On May 26, 2009, the Great American Music Hall hosted a retirement party for Selvin featuring appearances by "Big Al" Anderson, Booker T. Jones, Charlie Musselwhite, John Handy, Bonnie Raitt, Al Jardine, Bud E. Luv, Prairie Prince, Chris Isaak and Scott Matthews. Selvin's ex-wife Keta Bill and daughter Carla, both musicians, took part in the celebration. Gibson Guitar Corporation gave Selvin a Gibson SG guitar which was signed by many of the artists present.
In January 2014, Selvin was given the Marquee Award for lifetime achievement at the annual San Francisco nightlife awards, the Niteys.

===Author===
In 1990, Selvin published Ricky Nelson: Idol for a Generation, a biography of Ricky Nelson which was nominated by Broadcast Music, Inc. (BMI) for the Ralph J. Gleason Music Book award. The book was made into a TV movie entitled Ricky Nelson: Original Teen Idol, released in 1999.

In 2001, Selvin helped Paul Grushkin in authoring for Hard Rock Cafe, a book describing highlights of the restaurant and nightclub chain's extensive collection of rock and roll memorabilia.

In November 2010, Selvin published Smart Ass: The Music Journalism of Joel Selvin, a collection of 40 years of rock and roll reviews, interviews and articles centered on California performances, especially San Francisco Bay Area ones.

In March 2011, Red: My Uncensored Life In Rock, which Selvin co-wrote with Sammy Hagar, hit No. 1 on the New York Times best-seller lists.

His book Peppermint Twist, co-authored with John Johnson Jr. (with Dick Cami), was published in November 2012 by Thomas Dunn/St. Martins Press. This is the secret story of the top Mafia chief behind the New York City nightclub made world-famous by the Twist dance craze.

Selvin also co-authored the autobiography of tattoo artist Ed Hardy, Wear Your Dreams: My Life In Tattoos, for Thomas Dunne in June 2013. He also co-authored with Epic Records chairman L.A. Reid, Sing To Me: My Story of Making Music, Finding Magic, and Searching for Who's Next, for Harper Collins in 2016.

His Here Comes the Night: The Dark Soul of Bert Berns and the Dirty Business of Rhythm and Blues, published in April 2014 by Counterpoint Press, was called "a masterpiece of research, writing and investigative literature about one of the most influential and little-known songwriters in rock history" by the Cleveland Plain-Dealer.

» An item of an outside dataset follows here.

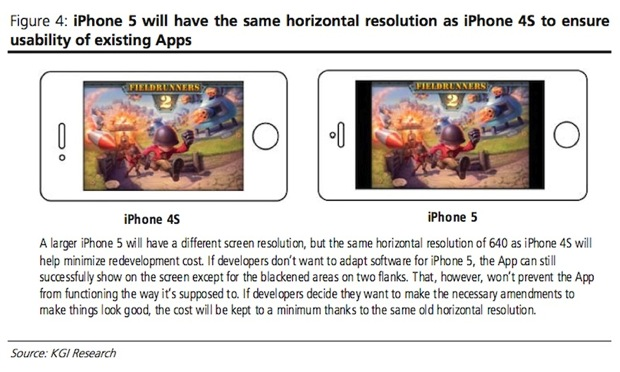 iPhone 5 Widescreen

The Haight, his 2014 book with photographer Jim Marshall, was named one of the ten best rock books of the year by Rolling Stone magazine. Gold medal winner—Best Regional Non-Fiction, 2015 West-Pacific IPPY Awards.

In August 2016, Selvin published Altamont: The Rolling Stones, The Hells Angels, And The Inside Story Of Rock's Darkest Day, a history on the Rolling Stones' concert debacle at the Altamont Speedway.

His Fare Thee Well: The Final Chapter in the Grateful Dead's Long, Strange Trip (with Pamela Turley) is a controversial insiders tell-all account of the twenty years of in-fighting after the death of bandleader Jerry Garcia that preceded the emotional reunion of the "core four" surviving members in historic concerts in California and Chicago in July 2016. The book was published in June 2018 by Da Capo Books. "...smartly steers clear of tie-dyed '60s mysticism," said Washington Post.

The New York Times cited Selvin's "blunt, unpretentious and brisk" style in their review of "Hollywood Eden," his 2021 West Coast pop origin story centered on the University High School class of '58, whose members included Jan and Dean, Nancy Sinatra, Bruce Johnston, Sandy Nelson, Kim Fowley, even Gidget.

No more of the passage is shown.